(Input for this task begins)

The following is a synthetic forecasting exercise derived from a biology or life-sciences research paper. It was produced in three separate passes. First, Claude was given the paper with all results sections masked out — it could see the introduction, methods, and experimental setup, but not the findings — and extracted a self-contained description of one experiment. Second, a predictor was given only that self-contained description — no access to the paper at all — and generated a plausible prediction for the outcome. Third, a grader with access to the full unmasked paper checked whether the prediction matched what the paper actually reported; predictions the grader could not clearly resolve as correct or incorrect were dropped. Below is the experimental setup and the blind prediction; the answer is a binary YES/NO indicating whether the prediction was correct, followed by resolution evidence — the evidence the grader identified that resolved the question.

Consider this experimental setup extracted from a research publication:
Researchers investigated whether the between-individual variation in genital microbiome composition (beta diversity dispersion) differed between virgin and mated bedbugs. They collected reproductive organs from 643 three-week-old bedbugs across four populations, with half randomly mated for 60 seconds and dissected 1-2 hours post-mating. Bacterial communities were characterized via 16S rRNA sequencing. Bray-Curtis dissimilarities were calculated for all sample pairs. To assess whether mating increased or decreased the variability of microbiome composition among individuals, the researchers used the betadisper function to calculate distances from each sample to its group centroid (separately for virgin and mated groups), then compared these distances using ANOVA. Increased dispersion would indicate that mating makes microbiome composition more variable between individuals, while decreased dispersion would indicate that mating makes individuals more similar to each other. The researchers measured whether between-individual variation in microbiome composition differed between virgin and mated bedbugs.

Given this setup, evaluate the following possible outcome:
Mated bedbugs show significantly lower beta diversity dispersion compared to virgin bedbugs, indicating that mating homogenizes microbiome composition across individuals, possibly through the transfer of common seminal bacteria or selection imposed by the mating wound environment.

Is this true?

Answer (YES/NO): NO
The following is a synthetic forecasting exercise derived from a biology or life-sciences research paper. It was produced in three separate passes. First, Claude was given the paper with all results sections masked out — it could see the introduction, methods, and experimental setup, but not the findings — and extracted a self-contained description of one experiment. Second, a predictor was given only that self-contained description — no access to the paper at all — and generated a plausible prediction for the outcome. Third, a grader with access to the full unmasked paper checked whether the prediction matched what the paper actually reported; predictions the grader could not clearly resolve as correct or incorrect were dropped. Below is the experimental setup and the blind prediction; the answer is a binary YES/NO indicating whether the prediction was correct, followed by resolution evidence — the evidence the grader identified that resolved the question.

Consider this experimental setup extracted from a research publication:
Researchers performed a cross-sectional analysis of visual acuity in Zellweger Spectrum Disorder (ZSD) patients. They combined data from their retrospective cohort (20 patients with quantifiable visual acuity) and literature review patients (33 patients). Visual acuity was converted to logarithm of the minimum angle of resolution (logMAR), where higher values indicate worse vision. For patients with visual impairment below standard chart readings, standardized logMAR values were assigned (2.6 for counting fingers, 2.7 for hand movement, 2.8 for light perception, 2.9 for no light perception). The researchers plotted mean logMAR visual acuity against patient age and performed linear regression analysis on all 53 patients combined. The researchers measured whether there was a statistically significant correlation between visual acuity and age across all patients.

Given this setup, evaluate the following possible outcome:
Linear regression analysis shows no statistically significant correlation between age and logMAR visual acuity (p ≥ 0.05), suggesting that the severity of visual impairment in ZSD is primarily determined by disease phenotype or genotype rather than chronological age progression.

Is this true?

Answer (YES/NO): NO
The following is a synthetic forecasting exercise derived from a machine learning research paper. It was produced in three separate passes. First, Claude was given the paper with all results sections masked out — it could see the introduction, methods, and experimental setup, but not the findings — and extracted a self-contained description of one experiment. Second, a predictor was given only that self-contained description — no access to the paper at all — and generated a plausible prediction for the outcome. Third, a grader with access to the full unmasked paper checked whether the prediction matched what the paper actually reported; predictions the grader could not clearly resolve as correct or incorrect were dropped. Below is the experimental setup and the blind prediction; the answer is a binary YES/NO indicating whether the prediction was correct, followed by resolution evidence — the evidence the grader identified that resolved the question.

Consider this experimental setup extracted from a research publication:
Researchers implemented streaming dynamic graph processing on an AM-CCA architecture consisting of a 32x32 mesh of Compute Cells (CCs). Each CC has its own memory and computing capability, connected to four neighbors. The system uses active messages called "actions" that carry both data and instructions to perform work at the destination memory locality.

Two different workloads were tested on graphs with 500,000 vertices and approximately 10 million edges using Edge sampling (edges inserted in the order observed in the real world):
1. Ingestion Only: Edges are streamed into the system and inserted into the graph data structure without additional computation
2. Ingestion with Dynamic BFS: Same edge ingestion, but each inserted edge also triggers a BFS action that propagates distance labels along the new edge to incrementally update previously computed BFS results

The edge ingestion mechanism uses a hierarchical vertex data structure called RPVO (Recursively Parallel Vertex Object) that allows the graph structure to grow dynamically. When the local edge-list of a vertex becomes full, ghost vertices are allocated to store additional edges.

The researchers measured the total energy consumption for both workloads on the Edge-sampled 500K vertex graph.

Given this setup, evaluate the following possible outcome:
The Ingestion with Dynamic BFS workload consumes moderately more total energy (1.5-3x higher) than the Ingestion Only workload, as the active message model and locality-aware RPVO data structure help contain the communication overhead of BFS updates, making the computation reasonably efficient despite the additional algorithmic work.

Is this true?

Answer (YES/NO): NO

(Input for this task ends)

Task:
Each record has to be given again exactly as written.

Solution to this task:
The following is a synthetic forecasting exercise derived from a biology or life-sciences research paper. It was produced in three separate passes. First, Claude was given the paper with all results sections masked out — it could see the introduction, methods, and experimental setup, but not the findings — and extracted a self-contained description of one experiment. Second, a predictor was given only that self-contained description — no access to the paper at all — and generated a plausible prediction for the outcome. Third, a grader with access to the full unmasked paper checked whether the prediction matched what the paper actually reported; predictions the grader could not clearly resolve as correct or incorrect were dropped. Below is the experimental setup and the blind prediction; the answer is a binary YES/NO indicating whether the prediction was correct, followed by resolution evidence — the evidence the grader identified that resolved the question.

Consider this experimental setup extracted from a research publication:
Researchers investigated whether the between-individual variation in genital microbiome composition (beta diversity dispersion) differed between virgin and mated bedbugs. They collected reproductive organs from 643 three-week-old bedbugs across four populations, with half randomly mated for 60 seconds and dissected 1-2 hours post-mating. Bacterial communities were characterized via 16S rRNA sequencing. Bray-Curtis dissimilarities were calculated for all sample pairs. To assess whether mating increased or decreased the variability of microbiome composition among individuals, the researchers used the betadisper function to calculate distances from each sample to its group centroid (separately for virgin and mated groups), then compared these distances using ANOVA. Increased dispersion would indicate that mating makes microbiome composition more variable between individuals, while decreased dispersion would indicate that mating makes individuals more similar to each other. The researchers measured whether between-individual variation in microbiome composition differed between virgin and mated bedbugs.

Given this setup, evaluate the following possible outcome:
Mated bedbugs show significantly lower beta diversity dispersion compared to virgin bedbugs, indicating that mating homogenizes microbiome composition across individuals, possibly through the transfer of common seminal bacteria or selection imposed by the mating wound environment.

Is this true?

Answer (YES/NO): NO
The following is a synthetic forecasting exercise derived from a biology or life-sciences research paper. It was produced in three separate passes. First, Claude was given the paper with all results sections masked out — it could see the introduction, methods, and experimental setup, but not the findings — and extracted a self-contained description of one experiment. Second, a predictor was given only that self-contained description — no access to the paper at all — and generated a plausible prediction for the outcome. Third, a grader with access to the full unmasked paper checked whether the prediction matched what the paper actually reported; predictions the grader could not clearly resolve as correct or incorrect were dropped. Below is the experimental setup and the blind prediction; the answer is a binary YES/NO indicating whether the prediction was correct, followed by resolution evidence — the evidence the grader identified that resolved the question.

Consider this experimental setup extracted from a research publication:
Researchers performed a cross-sectional analysis of visual acuity in Zellweger Spectrum Disorder (ZSD) patients. They combined data from their retrospective cohort (20 patients with quantifiable visual acuity) and literature review patients (33 patients). Visual acuity was converted to logarithm of the minimum angle of resolution (logMAR), where higher values indicate worse vision. For patients with visual impairment below standard chart readings, standardized logMAR values were assigned (2.6 for counting fingers, 2.7 for hand movement, 2.8 for light perception, 2.9 for no light perception). The researchers plotted mean logMAR visual acuity against patient age and performed linear regression analysis on all 53 patients combined. The researchers measured whether there was a statistically significant correlation between visual acuity and age across all patients.

Given this setup, evaluate the following possible outcome:
Linear regression analysis shows no statistically significant correlation between age and logMAR visual acuity (p ≥ 0.05), suggesting that the severity of visual impairment in ZSD is primarily determined by disease phenotype or genotype rather than chronological age progression.

Is this true?

Answer (YES/NO): NO
The following is a synthetic forecasting exercise derived from a machine learning research paper. It was produced in three separate passes. First, Claude was given the paper with all results sections masked out — it could see the introduction, methods, and experimental setup, but not the findings — and extracted a self-contained description of one experiment. Second, a predictor was given only that self-contained description — no access to the paper at all — and generated a plausible prediction for the outcome. Third, a grader with access to the full unmasked paper checked whether the prediction matched what the paper actually reported; predictions the grader could not clearly resolve as correct or incorrect were dropped. Below is the experimental setup and the blind prediction; the answer is a binary YES/NO indicating whether the prediction was correct, followed by resolution evidence — the evidence the grader identified that resolved the question.

Consider this experimental setup extracted from a research publication:
Researchers implemented streaming dynamic graph processing on an AM-CCA architecture consisting of a 32x32 mesh of Compute Cells (CCs). Each CC has its own memory and computing capability, connected to four neighbors. The system uses active messages called "actions" that carry both data and instructions to perform work at the destination memory locality.

Two different workloads were tested on graphs with 500,000 vertices and approximately 10 million edges using Edge sampling (edges inserted in the order observed in the real world):
1. Ingestion Only: Edges are streamed into the system and inserted into the graph data structure without additional computation
2. Ingestion with Dynamic BFS: Same edge ingestion, but each inserted edge also triggers a BFS action that propagates distance labels along the new edge to incrementally update previously computed BFS results

The edge ingestion mechanism uses a hierarchical vertex data structure called RPVO (Recursively Parallel Vertex Object) that allows the graph structure to grow dynamically. When the local edge-list of a vertex becomes full, ghost vertices are allocated to store additional edges.

The researchers measured the total energy consumption for both workloads on the Edge-sampled 500K vertex graph.

Given this setup, evaluate the following possible outcome:
The Ingestion with Dynamic BFS workload consumes moderately more total energy (1.5-3x higher) than the Ingestion Only workload, as the active message model and locality-aware RPVO data structure help contain the communication overhead of BFS updates, making the computation reasonably efficient despite the additional algorithmic work.

Is this true?

Answer (YES/NO): NO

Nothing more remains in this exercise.